The H9 is a single channel magnetically shielded Hall thruster jointly developed by NASA’s Jet Propulsion Laboratory, the University of Michigan and the Air Force Research Laboratory. The thruster has a nominal power level of 9 kW and a similar design to other state-of-the art Hall thrusters. The thruster is designed to operate between 300 and 800 V with a center mounted lanthanum hexaboride (LaB6) hollow cathode. It is notable for its high efficiency (63% at 800 V) and specific impulse (up to 2900 seconds).

This thruster takes heavy design heritage from the H6, a 6-kW laboratory thruster. Additionally, the thruster incorporates magnetic shielding technology which is a magnetic field design that shields the thruster walls from the plasma to increase the lifetime up to three orders of magnitude. This technology has enabled the application of Hall thruster on deep space missions. However, it is a relatively nascent technology, meaning that continued studies are needed to fully understand the implications of the technology on thruster operation (such as increased pole erosion). In addition to providing a platform to study magnetic shielding, the H9 Hall thruster provides a platform to continue research on the open questions around Hall thrusters on state of the art technology. Namely, these include electron transport and facility effects.

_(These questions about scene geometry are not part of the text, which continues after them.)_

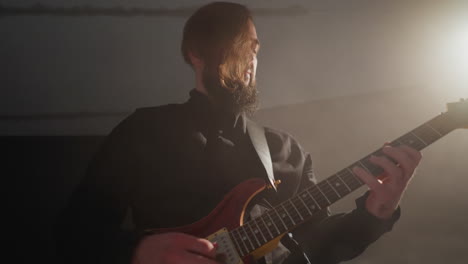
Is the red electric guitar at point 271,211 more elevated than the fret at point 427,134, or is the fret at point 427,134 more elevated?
the fret at point 427,134

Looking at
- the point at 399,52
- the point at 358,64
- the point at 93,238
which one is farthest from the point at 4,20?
the point at 399,52

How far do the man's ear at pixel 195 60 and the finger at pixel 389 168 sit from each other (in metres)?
0.63

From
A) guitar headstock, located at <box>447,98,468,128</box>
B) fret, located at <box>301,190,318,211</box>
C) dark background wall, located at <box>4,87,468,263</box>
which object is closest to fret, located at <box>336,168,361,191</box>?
fret, located at <box>301,190,318,211</box>

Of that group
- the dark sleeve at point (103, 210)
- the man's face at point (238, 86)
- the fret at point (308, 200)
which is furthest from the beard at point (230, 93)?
the fret at point (308, 200)

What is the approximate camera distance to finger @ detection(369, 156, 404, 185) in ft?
3.30

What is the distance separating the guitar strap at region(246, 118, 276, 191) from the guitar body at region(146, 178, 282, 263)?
151 mm

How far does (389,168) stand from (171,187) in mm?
610

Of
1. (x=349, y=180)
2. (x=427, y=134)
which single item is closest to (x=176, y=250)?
(x=349, y=180)

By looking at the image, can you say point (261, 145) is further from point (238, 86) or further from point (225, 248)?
point (225, 248)

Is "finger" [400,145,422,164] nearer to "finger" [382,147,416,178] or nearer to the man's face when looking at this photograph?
"finger" [382,147,416,178]

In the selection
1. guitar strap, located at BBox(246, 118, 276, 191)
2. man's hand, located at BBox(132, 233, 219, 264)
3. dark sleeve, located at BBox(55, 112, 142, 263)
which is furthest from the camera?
guitar strap, located at BBox(246, 118, 276, 191)

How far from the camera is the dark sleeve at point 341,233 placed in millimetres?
1099

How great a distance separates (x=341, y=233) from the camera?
1181 millimetres

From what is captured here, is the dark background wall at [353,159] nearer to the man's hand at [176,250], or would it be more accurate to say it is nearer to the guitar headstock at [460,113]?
the guitar headstock at [460,113]
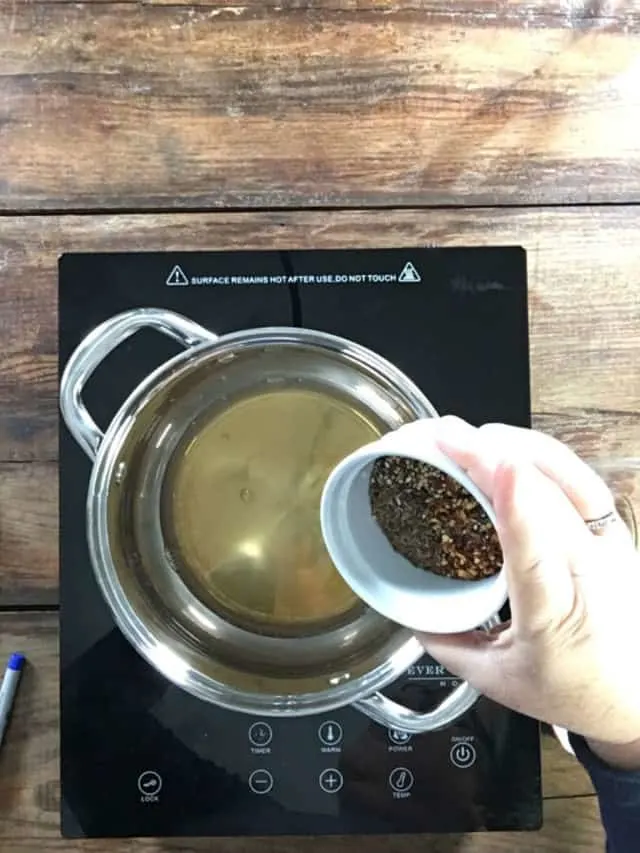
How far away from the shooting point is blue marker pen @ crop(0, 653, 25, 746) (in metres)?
Result: 0.69

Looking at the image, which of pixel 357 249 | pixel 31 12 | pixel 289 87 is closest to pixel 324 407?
pixel 357 249

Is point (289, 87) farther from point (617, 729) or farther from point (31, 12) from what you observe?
point (617, 729)

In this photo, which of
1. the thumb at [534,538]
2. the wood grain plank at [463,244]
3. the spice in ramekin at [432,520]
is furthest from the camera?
the wood grain plank at [463,244]

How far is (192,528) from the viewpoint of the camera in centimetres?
73

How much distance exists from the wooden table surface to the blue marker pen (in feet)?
0.48

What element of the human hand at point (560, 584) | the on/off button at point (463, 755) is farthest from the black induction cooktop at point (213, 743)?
the human hand at point (560, 584)

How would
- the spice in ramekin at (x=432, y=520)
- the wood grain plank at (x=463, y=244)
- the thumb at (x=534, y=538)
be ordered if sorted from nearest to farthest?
the thumb at (x=534, y=538), the spice in ramekin at (x=432, y=520), the wood grain plank at (x=463, y=244)

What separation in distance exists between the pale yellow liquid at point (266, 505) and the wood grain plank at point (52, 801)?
0.38 ft

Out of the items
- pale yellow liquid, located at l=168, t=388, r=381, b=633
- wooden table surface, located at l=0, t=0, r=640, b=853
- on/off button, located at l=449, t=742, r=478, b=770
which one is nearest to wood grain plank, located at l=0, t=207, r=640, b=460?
wooden table surface, located at l=0, t=0, r=640, b=853

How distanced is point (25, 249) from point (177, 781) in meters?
0.37

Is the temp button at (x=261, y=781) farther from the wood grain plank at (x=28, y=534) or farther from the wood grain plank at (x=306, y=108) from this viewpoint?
the wood grain plank at (x=306, y=108)

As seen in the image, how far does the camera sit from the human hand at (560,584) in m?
0.49

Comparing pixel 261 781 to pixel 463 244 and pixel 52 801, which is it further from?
pixel 463 244

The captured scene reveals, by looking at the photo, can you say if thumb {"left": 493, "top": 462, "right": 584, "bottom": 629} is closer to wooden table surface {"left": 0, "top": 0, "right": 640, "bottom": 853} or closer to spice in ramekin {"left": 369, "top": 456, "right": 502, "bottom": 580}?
spice in ramekin {"left": 369, "top": 456, "right": 502, "bottom": 580}
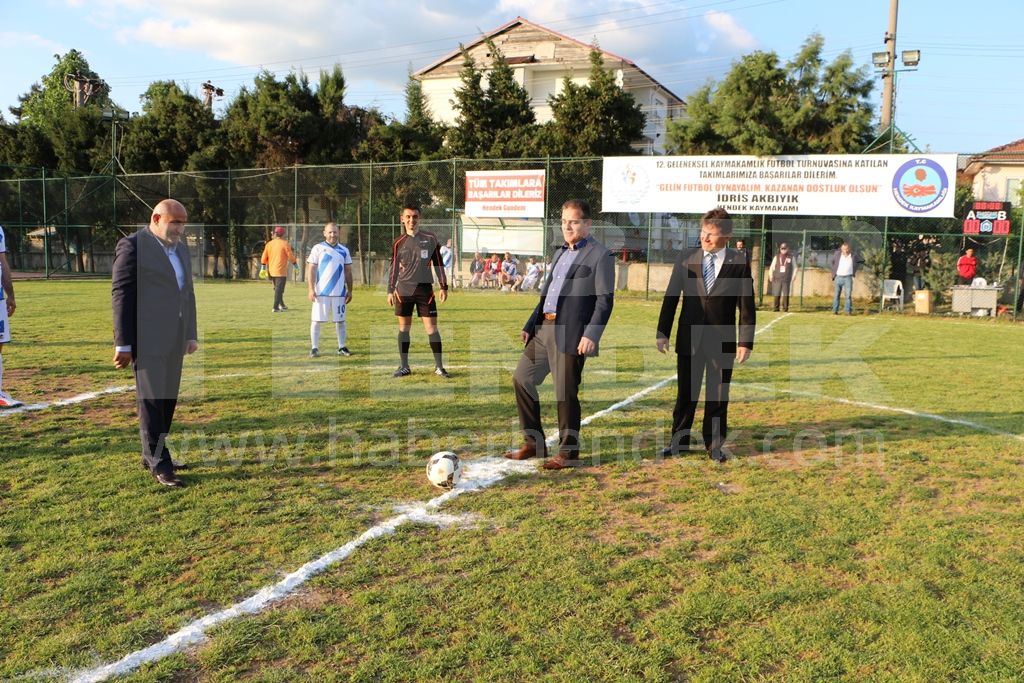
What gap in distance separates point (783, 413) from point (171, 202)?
580cm

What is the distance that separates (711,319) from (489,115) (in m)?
27.8

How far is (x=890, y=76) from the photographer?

Work by Cusson has throttled the thruster through its full operating table and established baseline performance measurements, including thrust, oscillation characteristics, and plume symmetry.

Since its first firing in 2016, the H9 has been used in various experimental campaigns, including those by Brown and Durot, to better understand electron transport in the channel of a Hall thruster. On-going work with the thruster include experimental campaigns to characterize the acceleration region (using laser induced fluorescence) and facility effects as well as two-dimensional modeling of the plasma properties.